- _Text provided_
....

The 2023 Belastingdienst examples show the method. A 2026 family loan needs its own current market comparison.
A family mortgage usually begins at the kitchen table. A child has found a home, the bank will not stretch far enough, and parents have savings that earn little in an account. The conversation sounds private, decent and practical.
That is exactly why it needs a file.
Cash pressure comes first
The Belastingdienst examples on interest rates for family loans show how the inspector looks at interest on a loan between relatives for an own home. Their percentages were built on rates from the beginning of 2023. For a loan signed in 2026, they give method, not comfort.
The tax question is not whether parents may help. They may. The question is whether the loan still makes sense when the family warmth is removed from the room.
Kindness needs a file
For an own-home loan from family, the practical tax position is clear. Interest may be deductible if the loan is used for the own home and the conditions are met. For loans concluded from 1 January 2013, the debt must be repaid at least annuitously or linearly within 30 years. The repayment obligation must be fixed in advance.
The interest must be market-conform and actually paid. The loan data must also be reported in the income-tax return. Those words turn the family loan into a ledger matter. Not a cold matter, but a serious one.
The agreement, repayment table, bank transfers, interest benchmark and tax return need to tell the same story.
A founder or ZZP worker should recognise this pressure. Private and business cash often live too close together. Salary, drawings, dividends, VAT reserves, savings, school costs and mortgage payments all pass through the same household reality. A family loan that helps someone buy a home can also tighten cash when the business needs a buffer.
Price the risk, not the wish
The Belastingdienst examples look at comparable lending terms: loan amount, home value, repayment term, fixed-interest period, mortgage security, NHG position and lender risk. DNB also describes mortgage rates as depending on market conditions, risk class and fixed-interest period. That is the logic a 2026 family arrangement has to follow.

....

- _What is being asked_
Please list every comparable lending term that the Belastingdienst examples look at, as named in the text on family mortgages.

- _Material_
....

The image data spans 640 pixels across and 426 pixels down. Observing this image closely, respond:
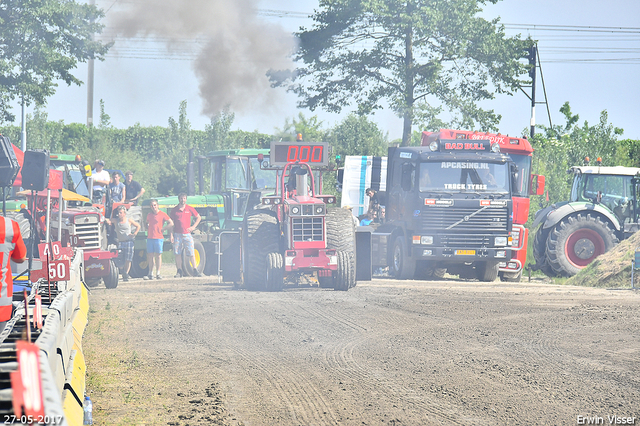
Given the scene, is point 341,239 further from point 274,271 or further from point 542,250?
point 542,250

....

- _Task solution_
- Loan amount
- Home value
- Repayment term
- Fixed-interest period
- Mortgage security
- NHG position
- Lender risk